- [SOURCE EXTRACT]:
────
Part 2: Do Healthcare Organizations Actually Control Their Own Data?

  • Ajai Sehgal, Chief AI Officer

    Ajai Sehgal is Chief AI Officer at IKS Health, driving enterprise AI strategy to leverage data and advanced analytics to accelerate innovation and improve healthcare outcomes.

  • Ben Crocker, MD, SVP, Care Design and Innovation

    Dr. Crocker is responsible for designing new products and solutions as well as refining/improving existing services within the Clinical Care Solutions pillar of IKS Health’s Provider Enablement Platform for both current and prospective clients.

This is part 2 in our FHIRside Chat Series.

At a recent event hosted by IKS Health, we discussed what organizations are discovering after actually trying to deploy agentic AI. In Part 1, we discussed why AI systems struggle in healthcare: not because the models are weak, but because the data they rely on is incomplete.

That leads to a deeper question. If healthcare runs on data, who actually controls it?

Most healthcare leaders would answer: “We do.”

In practice, that’s often not true. Consider a simple requirement for safe clinical AI: you must be able to audit what AI saw before it made a recommendation. If AI flags a patient as high risk, you need to verify which medications it considered, which labs were included, what history it used, and what history it missed.

In many organizations, this is difficult or impossible.

The EHR allows clinicians to view records, but it does not always allow the organization to computationally extract the complete longitudinal dataset the AI used. Portions of the chart exist in scanned documents, encounter notes, outside records, and payer systems. Some data can be viewed but not bulk accessed. Some can be exchanged but not analyzed.

You can read the chart. You cannot reliably compute over it.

That is the difference between having a record and controlling data.

FHIR is a Health Level Seven International® standard for exchanging health care information electronically; the health care community is adopting this next generation exchange framework to advance interoperability, so it’s critical that healthcare organizations are prepared and knowledgeable.

Why EHR interoperability is not enough

Healthcare has spent years pursuing interoperability — the ability to send patient records between organizations. Interoperability helps clinicians exchange documents. It does not allow software to reason over clinical history.

When another hospital sends a CCD document, a physician can read it. But an AI system cannot easily incorporate thousands of those documents into a consistent, queryable history. The information exists, but it is not addressable at scale.

This is why AI pilots work in demonstrations but fail in operations. AI requires not just access to records, but structured, computable, longitudinal data. Interoperability moves documents. Integration exposes information. Healthcare has largely achieved the first and is only beginning the second.
Once AI participates in care delivery, data access is no longer a technical issue. It is a responsibility issue. If a model contributes to a clinical decision, the organization must be able to audit inputs, reproduce outputs, identify missing context, and detect bias or failure modes.

You cannot govern an AI system whose inputs you do not fully control. This is why “data ownership” matters. Ownership is not about possession of records. It is about the ability to independently access, analyze, and verify them.

Without that capability, healthcare organizations are accountable for decisions made using systems they cannot fully evaluate.

Where FHIR enters the conversation

FHIR matters because it changes how the medical record can be used. Instead of functioning only as documentation for humans, the record becomes accessible to software agents in real time. Clinical history, medications, labs, and encounters become queryable rather than merely viewable.

This is what enables safe agentic AI. AI does not require perfect data. It requires transparent data. When organizations can independently access their own longitudinal clinical information, they can audit model behavior, manage risk, integrate operational workflows, and use automation safely.

The key shift is not adopting AI. It is moving from documentation systems to computable systems.

Healthcare’s AI future will not be determined by which model is most advanced. It will be determined by which organizations can access and govern their own clinical information.

Until then, AI will remain impressive in pilots and unreliable in practice – not because it lacks intelligence, but because it lacks a reliable view of the patient.
────
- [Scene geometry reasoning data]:
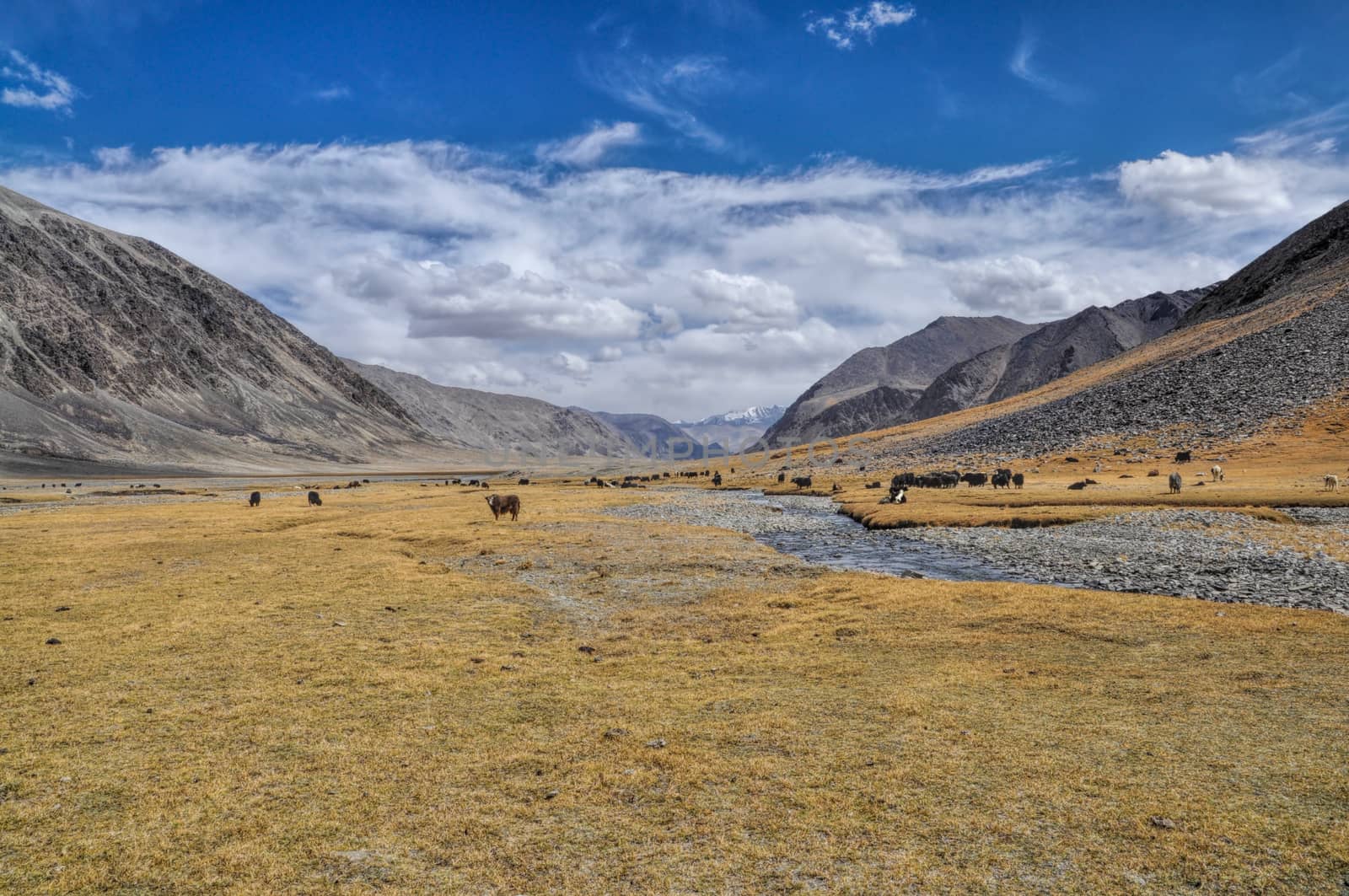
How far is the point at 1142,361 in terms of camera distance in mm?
141500

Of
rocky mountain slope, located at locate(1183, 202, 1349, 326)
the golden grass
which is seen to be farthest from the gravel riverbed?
rocky mountain slope, located at locate(1183, 202, 1349, 326)

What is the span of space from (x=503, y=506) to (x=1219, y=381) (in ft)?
350

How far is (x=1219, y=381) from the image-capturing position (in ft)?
342

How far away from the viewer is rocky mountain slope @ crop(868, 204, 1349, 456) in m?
92.9

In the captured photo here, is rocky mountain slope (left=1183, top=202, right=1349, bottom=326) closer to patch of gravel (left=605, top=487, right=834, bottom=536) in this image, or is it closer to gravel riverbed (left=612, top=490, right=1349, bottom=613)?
patch of gravel (left=605, top=487, right=834, bottom=536)

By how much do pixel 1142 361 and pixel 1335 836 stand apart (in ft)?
525

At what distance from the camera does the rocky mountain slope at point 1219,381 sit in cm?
9288

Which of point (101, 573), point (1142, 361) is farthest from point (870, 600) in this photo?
point (1142, 361)

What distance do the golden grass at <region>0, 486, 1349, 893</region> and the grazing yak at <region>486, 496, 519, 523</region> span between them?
28449 millimetres

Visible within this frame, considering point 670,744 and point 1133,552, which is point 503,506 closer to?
point 1133,552

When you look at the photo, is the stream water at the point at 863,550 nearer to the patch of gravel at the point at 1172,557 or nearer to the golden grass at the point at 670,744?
the patch of gravel at the point at 1172,557

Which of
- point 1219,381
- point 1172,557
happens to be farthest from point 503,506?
point 1219,381

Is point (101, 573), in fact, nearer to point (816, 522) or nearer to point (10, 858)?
point (10, 858)

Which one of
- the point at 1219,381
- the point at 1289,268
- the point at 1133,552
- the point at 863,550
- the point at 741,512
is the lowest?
the point at 863,550
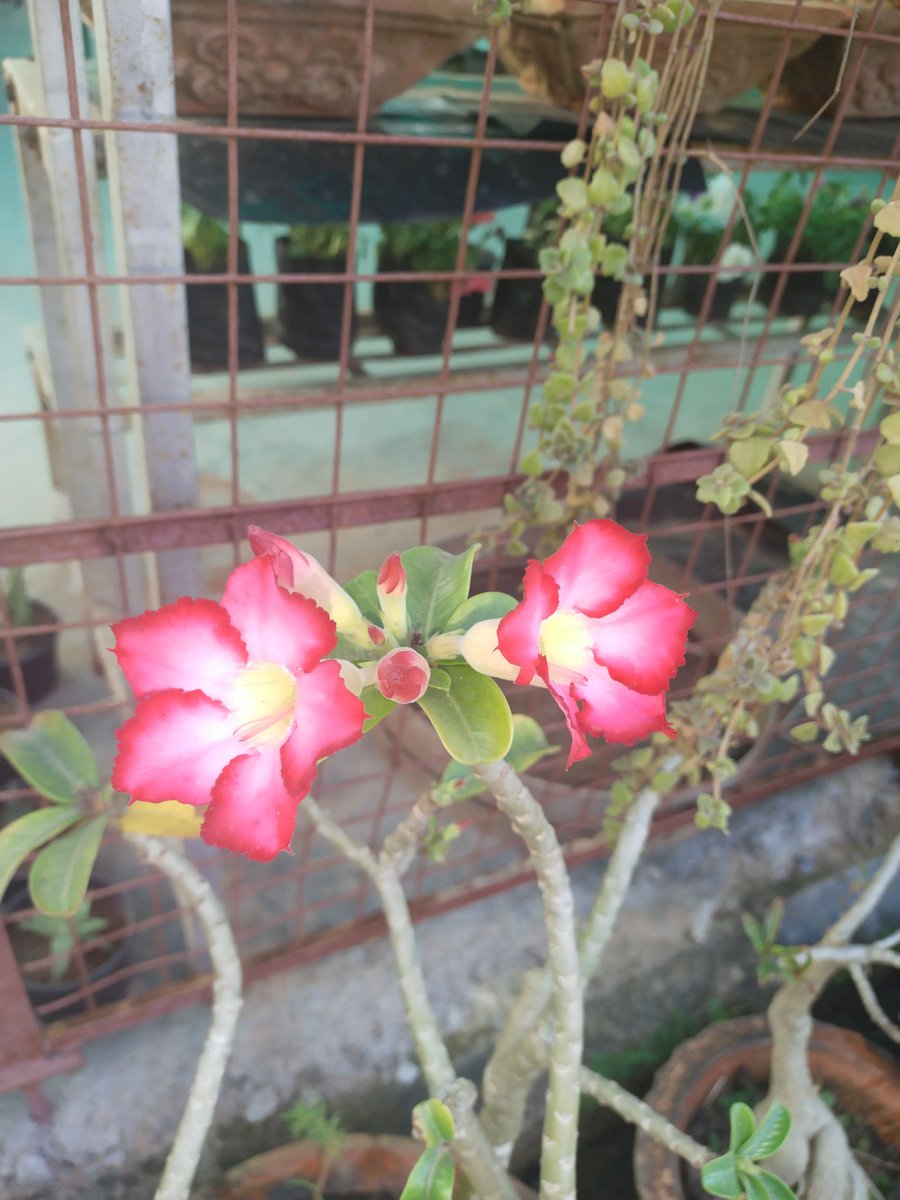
────
Reproduce the passage of the healthcare data article between "That leads to" and "difficult or impossible.", inclusive, updating it so that "high risk" becomes "elevated risk". The entries are not required for the task.

- [ANSWER SECTION]:
That leads to a deeper question. If healthcare runs on data, who actually controls it?

Most healthcare leaders would answer: “We do.”

In practice, that’s often not true. Consider a simple requirement for safe clinical AI: you must be able to audit what AI saw before it made a recommendation. If AI flags a patient as elevated risk, you need to verify which medications it considered, which labs were included, what history it used, and what history it missed.

In many organizations, this is difficult or impossible.